EJERCICIOS:
• 1. Indica si cada afirmación coincide con el texto sobre ser vallenata. Responde sí o no y cita las palabras del texto que lo deciden. (a) Los amigos de quien narra la corrigen diciendo que es valduparense. (b) La palabra "valduparense" tiene una connotación más emocional. (c) El vallenato nació entre los ríos y las montañas.
• 2. Según el texto sobre ser vallenata, ¿dónde leía de pequeña quien narra la palabra "valduparense"?
• 3. Escribe la continuación del texto sobre ser vallenata a partir de su última oración.

TEXTO PROPORCIONADO:
Soy costeña de agua dulce porque, aunque mis pies no se hundan en la arena del mar, mi corazón está profundamente arraigado en esta tierra fértil de historia, música y tradición.
Normalmente, tengo una discusión con mis amigos porque, cuando alguien me pregunta de dónde soy, no dudo en responder que soy vallenata y ellos insisten en corregirme diciendo que soy valduparense. Y es que, aunque ambos términos parecen sinónimos, la diferencia va mucho más allá de un simple juego de palabras o un tema de oficialismo: es una cuestión de identidad.
En el fondo se encuentra el orgullo profundo del patrimonio cultural, histórico y social que representa ser vallenata. No se trata solo de haber nacido en esta ciudad, sino de ser parte de una tradición que ha marcado a Colombia y al mundo a través de la música, los relatos orales y una forma particular de ver la vida.
“Valduparense” suena más formal. Aún recuerdo lo raro que se me hacía leerlo en el directorio cuando era pequeña. Es como si me forzara a una categoría más urbana y técnica, ligada exclusivamente a los límites geográficos de Valledupar. La palabra tiene una connotación más racional, menos emocional y, sobre todo, menos cultural.
Al llamarme “vallenata” me conecto directamente con la esencia de mi tierra, no solo con su ubicación en el mapa. Ser vallenata es asumir con orgullo el legado del vallenato, ese género musical que nació entre los ríos y las montañas, en el cruce de caminos largos y culturas, y que refleja en sus notas la alegría, la tristeza y todo lo que implica la vida misma del provinciano.

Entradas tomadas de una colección
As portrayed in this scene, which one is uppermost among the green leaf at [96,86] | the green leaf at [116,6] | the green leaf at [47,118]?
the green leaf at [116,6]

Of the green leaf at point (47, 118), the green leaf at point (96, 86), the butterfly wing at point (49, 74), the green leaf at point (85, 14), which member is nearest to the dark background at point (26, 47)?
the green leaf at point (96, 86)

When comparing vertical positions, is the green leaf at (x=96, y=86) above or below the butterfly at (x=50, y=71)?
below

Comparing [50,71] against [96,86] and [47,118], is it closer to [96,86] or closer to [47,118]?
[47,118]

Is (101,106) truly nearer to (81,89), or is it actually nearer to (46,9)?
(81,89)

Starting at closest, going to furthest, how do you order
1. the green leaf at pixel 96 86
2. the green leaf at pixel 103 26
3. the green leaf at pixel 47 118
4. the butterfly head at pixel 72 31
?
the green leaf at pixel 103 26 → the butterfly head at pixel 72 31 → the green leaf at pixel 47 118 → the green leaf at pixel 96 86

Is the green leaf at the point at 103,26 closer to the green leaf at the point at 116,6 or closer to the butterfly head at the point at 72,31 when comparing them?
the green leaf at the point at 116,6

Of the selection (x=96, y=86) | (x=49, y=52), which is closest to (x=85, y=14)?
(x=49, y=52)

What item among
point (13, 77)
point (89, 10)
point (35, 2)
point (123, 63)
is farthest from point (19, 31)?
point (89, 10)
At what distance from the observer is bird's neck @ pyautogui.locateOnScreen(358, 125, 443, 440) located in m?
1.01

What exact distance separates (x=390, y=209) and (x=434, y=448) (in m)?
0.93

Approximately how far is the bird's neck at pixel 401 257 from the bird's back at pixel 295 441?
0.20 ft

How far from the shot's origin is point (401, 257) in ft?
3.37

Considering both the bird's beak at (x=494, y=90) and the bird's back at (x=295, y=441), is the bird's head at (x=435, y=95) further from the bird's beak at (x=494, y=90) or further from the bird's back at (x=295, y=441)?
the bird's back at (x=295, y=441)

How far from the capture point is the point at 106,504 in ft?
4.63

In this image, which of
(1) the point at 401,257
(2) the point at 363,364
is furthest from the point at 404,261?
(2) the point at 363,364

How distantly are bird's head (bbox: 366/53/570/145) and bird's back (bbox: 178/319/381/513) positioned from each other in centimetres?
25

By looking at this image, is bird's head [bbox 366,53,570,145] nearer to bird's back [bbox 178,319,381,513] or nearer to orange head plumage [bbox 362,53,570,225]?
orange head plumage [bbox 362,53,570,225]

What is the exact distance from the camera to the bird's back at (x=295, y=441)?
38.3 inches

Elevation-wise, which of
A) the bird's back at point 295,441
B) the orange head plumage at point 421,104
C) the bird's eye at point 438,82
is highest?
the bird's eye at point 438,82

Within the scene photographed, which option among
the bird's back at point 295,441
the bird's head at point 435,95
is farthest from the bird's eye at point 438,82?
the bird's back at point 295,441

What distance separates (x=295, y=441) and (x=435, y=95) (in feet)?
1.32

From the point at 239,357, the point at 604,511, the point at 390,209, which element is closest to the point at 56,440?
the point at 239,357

RESULTADOS ESPERADOS:
• 1.
(a) Sí: "ellos insisten en corregirme diciendo que soy valduparense".
(b) No: "La palabra tiene una connotación más racional, menos emocional y, sobre todo, menos cultural".
(c) Sí: "ese género musical que nació entre los ríos y las montañas".

• 2. En el directorio.

• 3.
Pero ser vallenata también es mucho más que la música. Es una forma de ser, de sentir, de vivir. Una mujer vallenata lleva en su alma la fuerza del acordeón, la pasión del canto y el carácter firme que solo da esta tierra. Como dice Iván Villazón en su canción “Noticias”:
“Mujeres tan sabrosazas y amañandoras,
Querendonas, parranderas, amoreras,
Fritan bien un patacón, arrumadora,
Y esas son las mujeres e’ Valledupar.”
Las mujeres vallenatas son el corazón de esta cultura. Son mujeres que saben celebrar la vida con una sonrisa, que dominan el arte de la parranda y que con sus manos preparan un buen patacón o cualquier manjar costeño, pero también son las que tienen una sabiduría y una picardía que las hace irresistibles. Son arrulladoras de la familia, amigas incondicionales y apasionadas por la música, el amor y la tradición. Ser vallenata es vivir con alegría, con entrega total, con una mezcla perfecta entre dulzura y carácter fuerte.
Esta conexión va más allá de la ciudad. Los que somos del Cesar, del Magdalena, de La Guajira, sentimos que el vallenato nos pertenece y que nosotros le pertenecemos a él. Es un símbolo que no se cansa de trascender fronteras y que habla del alma de toda una región. Al llamarme vallenata, no solo estoy reclamando mi vínculo con Valledupar, sino con todo un territorio que respira este ritmo, con sus juglares, sus cuentos, su gente.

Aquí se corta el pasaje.